My recipe is an amalgam of all my best experiences with shrimp and grits. If it has a direct inspiration though, it would be the rendition I ate in 2011 made by Chef Linton Hopkins of the Atlanta restaurant Holeman & Finch.
I never got his recipe, and I make no claim to have the One True shrimp and grits recipe, but I can vouch for how this one tastes.
And while it may seem obvious, shrimp and grits all starts with the grits. Please, please, please try to get coarsely ground white corn meal for this. When Elise and I tried to find real grits (stone ground are best), or even coarse ground white corn… or any white corn, for that matter, we struck out here in Sacramento.
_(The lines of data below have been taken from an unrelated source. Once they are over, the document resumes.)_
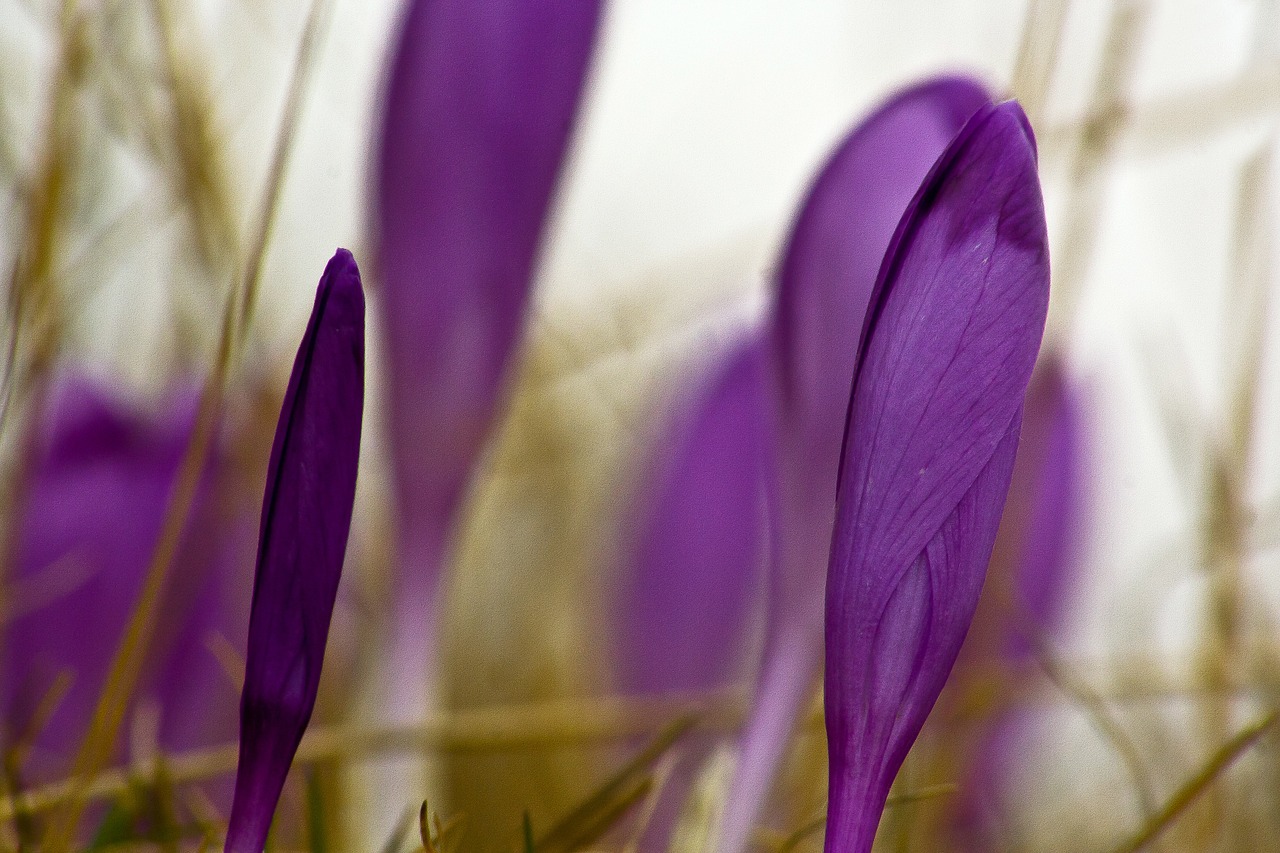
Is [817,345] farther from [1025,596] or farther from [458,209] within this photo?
[1025,596]

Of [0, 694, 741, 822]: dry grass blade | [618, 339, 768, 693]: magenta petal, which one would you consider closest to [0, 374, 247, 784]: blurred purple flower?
[0, 694, 741, 822]: dry grass blade

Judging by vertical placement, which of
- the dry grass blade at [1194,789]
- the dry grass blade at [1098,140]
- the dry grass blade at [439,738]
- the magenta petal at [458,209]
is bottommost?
the dry grass blade at [439,738]

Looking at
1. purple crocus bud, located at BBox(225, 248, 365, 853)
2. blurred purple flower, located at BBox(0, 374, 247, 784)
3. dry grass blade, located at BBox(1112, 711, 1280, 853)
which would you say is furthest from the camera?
blurred purple flower, located at BBox(0, 374, 247, 784)

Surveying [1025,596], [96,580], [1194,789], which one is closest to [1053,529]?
[1025,596]

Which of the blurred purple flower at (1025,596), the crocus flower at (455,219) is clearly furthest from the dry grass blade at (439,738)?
the blurred purple flower at (1025,596)

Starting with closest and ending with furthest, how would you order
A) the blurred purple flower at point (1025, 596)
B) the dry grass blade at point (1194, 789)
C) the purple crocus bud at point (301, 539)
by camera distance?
1. the purple crocus bud at point (301, 539)
2. the dry grass blade at point (1194, 789)
3. the blurred purple flower at point (1025, 596)

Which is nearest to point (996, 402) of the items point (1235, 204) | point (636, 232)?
point (1235, 204)

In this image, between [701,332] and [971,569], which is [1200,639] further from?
[971,569]

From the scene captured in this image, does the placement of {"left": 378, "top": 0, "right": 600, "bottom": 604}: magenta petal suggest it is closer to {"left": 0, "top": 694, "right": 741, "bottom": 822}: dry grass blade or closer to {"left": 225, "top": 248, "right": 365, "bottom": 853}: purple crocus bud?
{"left": 0, "top": 694, "right": 741, "bottom": 822}: dry grass blade

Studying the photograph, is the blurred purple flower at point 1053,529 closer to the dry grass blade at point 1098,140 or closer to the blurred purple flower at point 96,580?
the dry grass blade at point 1098,140
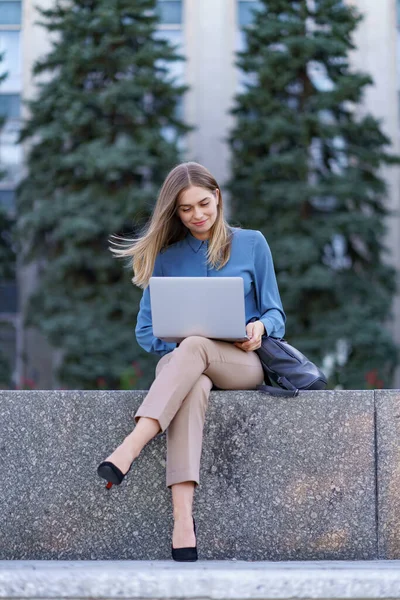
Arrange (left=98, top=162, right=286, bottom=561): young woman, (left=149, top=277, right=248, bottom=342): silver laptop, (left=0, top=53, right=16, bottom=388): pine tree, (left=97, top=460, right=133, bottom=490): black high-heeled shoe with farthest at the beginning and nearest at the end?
(left=0, top=53, right=16, bottom=388): pine tree < (left=149, top=277, right=248, bottom=342): silver laptop < (left=98, top=162, right=286, bottom=561): young woman < (left=97, top=460, right=133, bottom=490): black high-heeled shoe

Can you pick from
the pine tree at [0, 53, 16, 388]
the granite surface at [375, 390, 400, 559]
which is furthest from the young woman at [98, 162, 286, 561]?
the pine tree at [0, 53, 16, 388]

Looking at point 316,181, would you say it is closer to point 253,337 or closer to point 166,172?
point 166,172

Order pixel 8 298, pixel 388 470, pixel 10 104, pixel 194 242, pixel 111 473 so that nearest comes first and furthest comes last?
pixel 111 473
pixel 388 470
pixel 194 242
pixel 8 298
pixel 10 104

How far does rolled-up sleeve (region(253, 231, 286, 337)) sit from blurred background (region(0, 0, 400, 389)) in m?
10.5

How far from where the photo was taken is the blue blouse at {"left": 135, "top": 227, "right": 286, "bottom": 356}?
3.69m

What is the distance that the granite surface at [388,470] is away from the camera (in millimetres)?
3453

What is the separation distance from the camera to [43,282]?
1545 cm

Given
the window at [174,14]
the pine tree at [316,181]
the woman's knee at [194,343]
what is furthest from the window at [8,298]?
the woman's knee at [194,343]

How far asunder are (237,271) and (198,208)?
313 mm

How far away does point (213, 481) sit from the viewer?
345cm

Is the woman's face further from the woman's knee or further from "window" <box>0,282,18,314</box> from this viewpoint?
"window" <box>0,282,18,314</box>

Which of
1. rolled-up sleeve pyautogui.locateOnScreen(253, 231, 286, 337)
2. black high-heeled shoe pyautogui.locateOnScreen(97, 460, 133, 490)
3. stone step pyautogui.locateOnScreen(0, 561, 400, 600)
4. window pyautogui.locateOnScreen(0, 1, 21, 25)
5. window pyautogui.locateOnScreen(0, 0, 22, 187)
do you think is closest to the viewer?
stone step pyautogui.locateOnScreen(0, 561, 400, 600)

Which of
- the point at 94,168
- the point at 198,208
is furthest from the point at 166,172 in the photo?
the point at 198,208

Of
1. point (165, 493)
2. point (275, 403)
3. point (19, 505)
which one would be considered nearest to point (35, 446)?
point (19, 505)
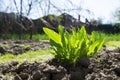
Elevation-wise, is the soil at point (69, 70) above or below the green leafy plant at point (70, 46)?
below

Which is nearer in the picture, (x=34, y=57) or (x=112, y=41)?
(x=34, y=57)

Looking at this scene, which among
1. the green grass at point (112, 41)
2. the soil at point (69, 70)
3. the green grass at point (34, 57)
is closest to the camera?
the soil at point (69, 70)

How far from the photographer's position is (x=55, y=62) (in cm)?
381

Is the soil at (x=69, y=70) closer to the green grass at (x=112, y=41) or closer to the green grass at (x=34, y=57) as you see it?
the green grass at (x=34, y=57)

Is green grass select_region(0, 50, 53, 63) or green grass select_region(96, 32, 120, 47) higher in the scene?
green grass select_region(0, 50, 53, 63)

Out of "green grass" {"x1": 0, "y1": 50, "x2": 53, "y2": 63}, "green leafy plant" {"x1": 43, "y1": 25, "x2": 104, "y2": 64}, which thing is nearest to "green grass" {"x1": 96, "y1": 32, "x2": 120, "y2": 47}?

Other than Mexican masa harina, it’s all yellow corn in these parts. And I’ve heard more than one Southerner threaten violence when the topic of making grits with yellow corn comes up. (Here are the white grits we use.)
The best grits come from hominy, a large-kerneled, white corn that has been alkali processed just like that Mexican masa harina. The key difference is that in grits the corn be coarsely ground, ideally by a stone grinding wheel. It actually makes a huge difference in flavor.
Good grits come out smooth, delicate and flecked with bits of the corn hulls that makes for a radically different experience compared to its Italian cousin polenta (which I also love).
Keep in mind that almost all cooks who make shrimp and grits have their own variation on the dish. This one is mine, and I hope you like it.
- 4 1/2 cups water
- 1 teaspoon salt
- 1 cup stone-ground white grits (see recipe head note)
- 2 Tbsp unsalted butter
- 2 ounces white cheddar cheese, shredded
- 4 thick slices bacon
- 1 cup chopped white or yellow onion
- 1 cup chopped green pepper
- 2 garlic cloves, minced
- 1 to 1 1/2 pounds shrimp, peeled and deveined
- 1 cup chicken stock
- 3 green onions, chopped (white and light green parts only)
- 2 Tbsp chopped parsley
- Juice of a lemon, about 1-2 Tbsp
1 Sauté bacon, render fat: Fry the bacon in a large sauté pan on medium heat until crispy. Remove the bacon and chop. Pour off all but about 3 tablespoons of the fat. Turn off the heat.
2 Boil the grits: Bring the water to a boil in a medium pot. Add the salt. Slowly pour the grits into the boiling water while you stir with a wooden spoon. Stir and pour gradually so you don't get any lumps. When all the grits are incorporated, turn the heat down to a low simmer and cook the grits, stirring often, for 35 minutes.
3 Chop the shrimp: Reserve about 1/3 of the shrimp whole and cut the rest into 3-4 pieces each. Set aside.
4 Sauté onions, peppers, bacon, garlic, shrimp: When the grits have cooked for 30 minutes, heat the sauté pan on medium high. When the bacon fat is hot, sauté the onion and green pepper over medium-high heat until soft, about 4 minutes.
Add the bacon, garlic cloves and shrimp and toss to combine. Let this cook another minute.
5 Add stock, let boil to reduce: Add the chicken stock and let this boil down for 5 minutes.
6 Add cheese and butter to grits: Meanwhile, stir the cheddar cheese and butter into the grits. The dish might not need any more salt, but add some if you'd like.
7 Serve: To serve, spoon out some grits in individual bowls. Add to the shrimp the green onions, parsley and lemon juice to taste. Add salt if it needs it. Spoon some shrimp over the grits and make sure at least one whole shrimp is on everyone's plate. Serve at once.